Forget About Seeking A Reasonably Royalty—Federal Circuit Affirms Order Excluding Damages Theory For Flash Memory Patent
In MLC Intellectual Property, LLC v. Micron Technology, Inc., Appeal No. 20-1413, the Federal Circuit held that when relying upon lump sum payments in a prior license agreement to support a reasonable-royalty rate, explanation as to how the royalty rate is derived from the lump sum payment is needed, the theory and underlying facts/documents should be disclosed before expert discovery, and apportionment between patented and non-patented features must be considered absent reliance on a comparable license.
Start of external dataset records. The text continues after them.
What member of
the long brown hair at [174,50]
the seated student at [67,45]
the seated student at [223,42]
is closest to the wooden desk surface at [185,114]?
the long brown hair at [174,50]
MLC sued Micron for infringement of a patent directed to flash memory storage. Micron moved to (1) preclude MLC’s damages expert from characterizing prior license agreements as reflecting a specific royalty rate; (2) strike the damages expert’s report for the untimely disclosure of a reasonable-royalty opinion; and (3) exclude the damages expert’s reasonable-royalty opinion for failing to apportion the value of non-patented features. The district court granted each of Micron’s requests and certified the orders for interlocutory appeal.
The Federal Circuit affirmed, holding that the district court did not abuse its discretion in limiting MLC’s evidence of damages. With respect to the expert’s opinion that prior license agreements reflected a specific royalty rate, the Federal Circuit observed that each license agreement was for a lump-sum payment, neither explicitly contained the royalty rate that the expert claimed was “understood” from the agreements, and the proposed royalty rate was not derived from the lump-sum payments. Concerning the district court’s decision to strike the expert’s opinion as to a reasonable royalty as untimely, the Federal Circuit observed that MLC failed to identify the factual basis of its reasonably-royalty theory during fact discovery and rejected MLC’s argument that it was not obligated to do so in response to contention interrogatories or questioning during deposition. Last, the Federal Circuit affirmed the district court’s exclusion of the reasonable-royalty theory for failure to apportion. The court observed that the accused technology did not make up the whole of the accused product and the expert’s royalty theory did not rely upon an exception to the need to apportion, such as when a comparable license is relied upon.